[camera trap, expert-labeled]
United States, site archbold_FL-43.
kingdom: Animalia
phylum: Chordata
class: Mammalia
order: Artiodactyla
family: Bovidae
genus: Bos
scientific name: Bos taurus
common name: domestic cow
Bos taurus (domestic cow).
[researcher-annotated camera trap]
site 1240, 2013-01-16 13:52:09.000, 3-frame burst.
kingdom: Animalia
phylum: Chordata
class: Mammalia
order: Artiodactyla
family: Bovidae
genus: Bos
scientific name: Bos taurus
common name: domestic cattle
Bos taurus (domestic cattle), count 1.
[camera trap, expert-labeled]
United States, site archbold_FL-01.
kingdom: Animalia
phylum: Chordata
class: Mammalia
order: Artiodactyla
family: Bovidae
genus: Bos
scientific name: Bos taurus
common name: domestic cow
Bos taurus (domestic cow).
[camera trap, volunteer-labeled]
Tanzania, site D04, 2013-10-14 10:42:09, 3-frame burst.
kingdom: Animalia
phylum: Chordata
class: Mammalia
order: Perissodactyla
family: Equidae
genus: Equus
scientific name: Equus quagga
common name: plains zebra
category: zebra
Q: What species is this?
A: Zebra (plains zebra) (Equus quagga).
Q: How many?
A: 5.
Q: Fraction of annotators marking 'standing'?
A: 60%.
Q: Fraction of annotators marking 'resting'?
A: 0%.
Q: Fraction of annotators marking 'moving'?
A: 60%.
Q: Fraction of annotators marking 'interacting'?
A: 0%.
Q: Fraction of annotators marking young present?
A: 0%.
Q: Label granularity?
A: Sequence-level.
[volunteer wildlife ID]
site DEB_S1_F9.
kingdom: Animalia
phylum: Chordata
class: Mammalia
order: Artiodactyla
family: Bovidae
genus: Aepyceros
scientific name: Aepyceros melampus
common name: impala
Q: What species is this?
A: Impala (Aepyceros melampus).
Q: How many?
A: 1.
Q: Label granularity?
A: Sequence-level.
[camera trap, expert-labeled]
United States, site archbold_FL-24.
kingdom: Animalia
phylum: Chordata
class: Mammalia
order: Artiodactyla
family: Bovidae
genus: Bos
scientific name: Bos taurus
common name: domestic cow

> Description of the task
Restate every entry exactly. Leave nothing out.

> Response for this exercise
[camera trap, expert-labeled]
United States, site archbold_FL-43.
kingdom: Animalia
phylum: Chordata
class: Mammalia
order: Artiodactyla
family: Bovidae
genus: Bos
scientific name: Bos taurus
common name: domestic cow
Bos taurus (domestic cow).
[researcher-annotated camera trap]
site 1240, 2013-01-16 13:52:09.000, 3-frame burst.
kingdom: Animalia
phylum: Chordata
class: Mammalia
order: Artiodactyla
family: Bovidae
genus: Bos
scientific name: Bos taurus
common name: domestic cattle
Bos taurus (domestic cattle), count 1.
[camera trap, expert-labeled]
United States, site archbold_FL-01.
kingdom: Animalia
phylum: Chordata
class: Mammalia
order: Artiodactyla
family: Bovidae
genus: Bos
scientific name: Bos taurus
common name: domestic cow
Bos taurus (domestic cow).
[camera trap, volunteer-labeled]
Tanzania, site D04, 2013-10-14 10:42:09, 3-frame burst.
kingdom: Animalia
phylum: Chordata
class: Mammalia
order: Perissodactyla
family: Equidae
genus: Equus
scientific name: Equus quagga
common name: plains zebra
category: zebra
Q: What species is this?
A: Zebra (plains zebra) (Equus quagga).
Q: How many?
A: 5.
Q: Fraction of annotators marking 'standing'?
A: 60%.
Q: Fraction of annotators marking 'resting'?
A: 0%.
Q: Fraction of annotators marking 'moving'?
A: 60%.
Q: Fraction of annotators marking 'interacting'?
A: 0%.
Q: Fraction of annotators marking young present?
A: 0%.
Q: Label granularity?
A: Sequence-level.
[volunteer wildlife ID]
site DEB_S1_F9.
kingdom: Animalia
phylum: Chordata
class: Mammalia
order: Artiodactyla
family: Bovidae
genus: Aepyceros
scientific name: Aepyceros melampus
common name: impala
Q: What species is this?
A: Impala (Aepyceros melampus).
Q: How many?
A: 1.
Q: Label granularity?
A: Sequence-level.
[camera trap, expert-labeled]
United States, site archbold_FL-24.
kingdom: Animalia
phylum: Chordata
class: Mammalia
order: Artiodactyla
family: Bovidae
genus: Bos
scientific name: Bos taurus
common name: domestic cow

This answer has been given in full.